--- Begin DATA LINES ---

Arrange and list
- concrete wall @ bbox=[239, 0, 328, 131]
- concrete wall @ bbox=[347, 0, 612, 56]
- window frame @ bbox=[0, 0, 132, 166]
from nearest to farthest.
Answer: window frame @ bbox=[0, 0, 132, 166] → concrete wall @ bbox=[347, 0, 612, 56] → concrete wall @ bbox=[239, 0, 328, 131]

--- End DATA LINES ---

BRIEF
Rewrite the items above, substituting "closest" for "nearest" and leaving everything else unchanged.

REPLY TO THE EXERCISE
Arrange and list
- concrete wall @ bbox=[239, 0, 328, 131]
- concrete wall @ bbox=[347, 0, 612, 56]
- window frame @ bbox=[0, 0, 132, 166]
from closest to farthest.
Answer: window frame @ bbox=[0, 0, 132, 166] → concrete wall @ bbox=[347, 0, 612, 56] → concrete wall @ bbox=[239, 0, 328, 131]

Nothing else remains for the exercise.